Benoit Van den Eynde, Professor of Tumour Immunology at the University of Oxford, said: “We knew from our previous research that MAGE-type proteins act like red flags on the surface of cancer cells to attract immune cells that destroy tumours.
“MAGE proteins have an advantage over other cancer antigens as vaccine targets since they are present on a wide range of tumour types. This broadens the potential benefit of this approach to people with many different types of cancer.
“Importantly for target specificity, MAGE-type antigens are not present on the surface of normal tissues, which reduces the risk of side-effects caused by the immune system attacking healthy cells.”

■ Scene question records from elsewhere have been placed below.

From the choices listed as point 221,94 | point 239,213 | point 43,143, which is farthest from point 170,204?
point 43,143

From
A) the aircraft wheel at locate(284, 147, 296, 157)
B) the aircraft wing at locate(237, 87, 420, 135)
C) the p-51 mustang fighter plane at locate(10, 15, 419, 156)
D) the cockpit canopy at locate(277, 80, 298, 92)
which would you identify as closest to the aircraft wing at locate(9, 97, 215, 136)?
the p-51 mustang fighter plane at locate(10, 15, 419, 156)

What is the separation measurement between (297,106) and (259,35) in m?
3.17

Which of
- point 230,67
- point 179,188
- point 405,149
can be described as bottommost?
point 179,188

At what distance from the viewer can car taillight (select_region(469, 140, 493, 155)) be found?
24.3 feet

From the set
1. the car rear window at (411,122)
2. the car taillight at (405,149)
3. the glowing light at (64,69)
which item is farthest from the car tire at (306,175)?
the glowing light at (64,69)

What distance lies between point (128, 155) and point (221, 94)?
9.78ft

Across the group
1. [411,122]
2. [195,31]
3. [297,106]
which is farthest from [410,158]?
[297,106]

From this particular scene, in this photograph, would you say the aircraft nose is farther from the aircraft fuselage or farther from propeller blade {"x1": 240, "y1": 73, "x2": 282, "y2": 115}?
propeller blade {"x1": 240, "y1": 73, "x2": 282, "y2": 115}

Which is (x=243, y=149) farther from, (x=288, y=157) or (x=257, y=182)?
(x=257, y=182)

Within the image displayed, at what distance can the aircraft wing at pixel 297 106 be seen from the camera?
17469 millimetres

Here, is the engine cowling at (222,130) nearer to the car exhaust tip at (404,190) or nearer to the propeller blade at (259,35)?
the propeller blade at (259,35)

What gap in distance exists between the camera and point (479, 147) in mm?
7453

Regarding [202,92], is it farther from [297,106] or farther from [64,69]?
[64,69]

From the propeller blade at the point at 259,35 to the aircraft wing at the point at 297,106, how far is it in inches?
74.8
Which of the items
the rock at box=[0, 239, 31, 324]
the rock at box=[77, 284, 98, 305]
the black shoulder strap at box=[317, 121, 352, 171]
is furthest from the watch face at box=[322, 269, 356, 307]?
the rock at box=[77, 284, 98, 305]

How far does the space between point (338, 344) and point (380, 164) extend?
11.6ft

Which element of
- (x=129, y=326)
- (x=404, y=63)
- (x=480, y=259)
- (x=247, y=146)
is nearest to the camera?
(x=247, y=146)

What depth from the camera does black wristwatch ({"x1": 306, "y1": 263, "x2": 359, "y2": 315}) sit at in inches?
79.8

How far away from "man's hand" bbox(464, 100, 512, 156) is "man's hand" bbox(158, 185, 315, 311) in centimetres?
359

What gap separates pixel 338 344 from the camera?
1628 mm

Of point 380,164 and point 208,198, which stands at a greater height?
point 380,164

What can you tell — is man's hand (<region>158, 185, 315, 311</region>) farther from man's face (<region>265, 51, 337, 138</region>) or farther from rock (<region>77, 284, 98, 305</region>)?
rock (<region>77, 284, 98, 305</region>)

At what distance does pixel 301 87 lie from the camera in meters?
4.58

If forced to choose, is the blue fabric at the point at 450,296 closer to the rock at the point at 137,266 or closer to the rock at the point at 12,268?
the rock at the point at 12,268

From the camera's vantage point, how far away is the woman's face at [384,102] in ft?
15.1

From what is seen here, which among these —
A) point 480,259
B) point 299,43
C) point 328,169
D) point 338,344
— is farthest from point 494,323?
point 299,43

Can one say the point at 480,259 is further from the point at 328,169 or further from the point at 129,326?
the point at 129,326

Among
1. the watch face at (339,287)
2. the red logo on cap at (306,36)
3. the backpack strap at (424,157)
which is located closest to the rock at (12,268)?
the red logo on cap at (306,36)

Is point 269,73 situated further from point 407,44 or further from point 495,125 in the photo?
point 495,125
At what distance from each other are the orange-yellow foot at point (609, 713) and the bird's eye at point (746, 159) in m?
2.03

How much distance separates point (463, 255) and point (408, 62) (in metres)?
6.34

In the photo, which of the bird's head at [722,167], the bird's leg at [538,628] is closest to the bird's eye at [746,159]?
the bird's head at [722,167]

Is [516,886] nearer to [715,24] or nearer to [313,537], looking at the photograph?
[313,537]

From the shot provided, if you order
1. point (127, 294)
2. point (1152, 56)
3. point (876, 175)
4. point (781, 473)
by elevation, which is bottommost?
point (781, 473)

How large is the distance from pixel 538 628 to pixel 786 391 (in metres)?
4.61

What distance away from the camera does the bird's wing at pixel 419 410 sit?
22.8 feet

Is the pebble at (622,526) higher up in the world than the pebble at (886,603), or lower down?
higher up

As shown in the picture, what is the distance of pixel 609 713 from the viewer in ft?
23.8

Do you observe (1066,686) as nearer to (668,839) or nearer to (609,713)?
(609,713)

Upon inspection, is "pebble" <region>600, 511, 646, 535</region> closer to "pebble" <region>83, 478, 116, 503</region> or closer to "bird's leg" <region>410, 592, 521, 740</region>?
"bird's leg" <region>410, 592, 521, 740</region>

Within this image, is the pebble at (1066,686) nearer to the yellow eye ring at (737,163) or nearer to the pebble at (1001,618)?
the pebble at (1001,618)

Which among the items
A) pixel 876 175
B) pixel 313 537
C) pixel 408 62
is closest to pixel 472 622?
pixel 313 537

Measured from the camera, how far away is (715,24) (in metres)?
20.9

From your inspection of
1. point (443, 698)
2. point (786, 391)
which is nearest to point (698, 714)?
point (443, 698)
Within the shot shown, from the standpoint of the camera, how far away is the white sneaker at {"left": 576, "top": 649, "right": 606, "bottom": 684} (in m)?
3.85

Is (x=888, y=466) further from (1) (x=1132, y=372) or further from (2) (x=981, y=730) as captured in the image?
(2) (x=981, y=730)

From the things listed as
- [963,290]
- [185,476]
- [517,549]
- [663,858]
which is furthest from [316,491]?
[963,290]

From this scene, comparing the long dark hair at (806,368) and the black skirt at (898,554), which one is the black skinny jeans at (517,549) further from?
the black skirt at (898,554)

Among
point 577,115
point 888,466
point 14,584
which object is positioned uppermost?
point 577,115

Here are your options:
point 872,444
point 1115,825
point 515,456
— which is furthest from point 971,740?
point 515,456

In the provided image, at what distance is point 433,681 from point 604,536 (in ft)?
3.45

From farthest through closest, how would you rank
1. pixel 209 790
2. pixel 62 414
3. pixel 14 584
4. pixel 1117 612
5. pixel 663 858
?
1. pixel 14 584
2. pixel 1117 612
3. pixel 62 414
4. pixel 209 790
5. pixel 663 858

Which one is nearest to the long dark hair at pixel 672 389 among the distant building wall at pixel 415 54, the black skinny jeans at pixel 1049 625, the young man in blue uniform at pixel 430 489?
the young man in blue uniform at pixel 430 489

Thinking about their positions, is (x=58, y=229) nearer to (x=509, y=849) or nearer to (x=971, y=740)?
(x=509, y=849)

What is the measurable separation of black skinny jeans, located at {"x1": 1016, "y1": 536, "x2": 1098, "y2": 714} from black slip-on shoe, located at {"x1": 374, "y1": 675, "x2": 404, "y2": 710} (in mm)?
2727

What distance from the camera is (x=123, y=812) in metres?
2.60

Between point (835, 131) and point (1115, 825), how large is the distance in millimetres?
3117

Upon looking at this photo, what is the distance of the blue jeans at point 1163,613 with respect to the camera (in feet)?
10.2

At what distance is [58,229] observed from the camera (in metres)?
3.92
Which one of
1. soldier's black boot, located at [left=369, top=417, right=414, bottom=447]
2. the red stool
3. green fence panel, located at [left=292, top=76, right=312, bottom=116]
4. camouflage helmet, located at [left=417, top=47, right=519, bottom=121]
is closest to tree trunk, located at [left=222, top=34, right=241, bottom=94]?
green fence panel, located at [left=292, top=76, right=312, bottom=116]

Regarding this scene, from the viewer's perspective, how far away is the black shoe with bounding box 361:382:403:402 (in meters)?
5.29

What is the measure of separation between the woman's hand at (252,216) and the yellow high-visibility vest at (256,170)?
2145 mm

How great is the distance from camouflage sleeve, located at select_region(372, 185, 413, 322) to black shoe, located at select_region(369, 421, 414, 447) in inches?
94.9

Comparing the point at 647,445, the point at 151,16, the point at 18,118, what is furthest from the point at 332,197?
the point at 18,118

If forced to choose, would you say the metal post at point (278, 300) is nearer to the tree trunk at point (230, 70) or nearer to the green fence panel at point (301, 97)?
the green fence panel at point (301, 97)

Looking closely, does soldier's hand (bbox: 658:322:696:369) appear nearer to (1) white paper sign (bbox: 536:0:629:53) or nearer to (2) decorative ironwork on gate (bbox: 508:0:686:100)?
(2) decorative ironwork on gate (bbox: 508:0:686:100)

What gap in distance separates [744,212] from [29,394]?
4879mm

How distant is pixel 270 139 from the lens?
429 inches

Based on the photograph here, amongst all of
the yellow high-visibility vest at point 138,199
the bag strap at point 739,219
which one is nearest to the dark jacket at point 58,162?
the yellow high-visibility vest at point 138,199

Human trials in 80 patients with non-small cell lung cancer will be launched later this year.
Adrian Hill, Lakshmi Mittal and Family Professorship of Vaccinology and Director of the Jenner Institute, University of Oxford, said: “This new vaccine platform has the potential to revolutionise cancer treatment. The forthcoming trial in non-small cell lung cancer follows a Phase 2a trial of a similar cancer vaccine in prostate cancer undertaken by the University of Oxford that is showing promising results.
“Our cancer vaccines elicit strong CD8+ T cell responses that infiltrate tumours and show great potential in enhancing the efficacy of immune checkpoint blockade therapy and improving outcomes for patients with cancer.”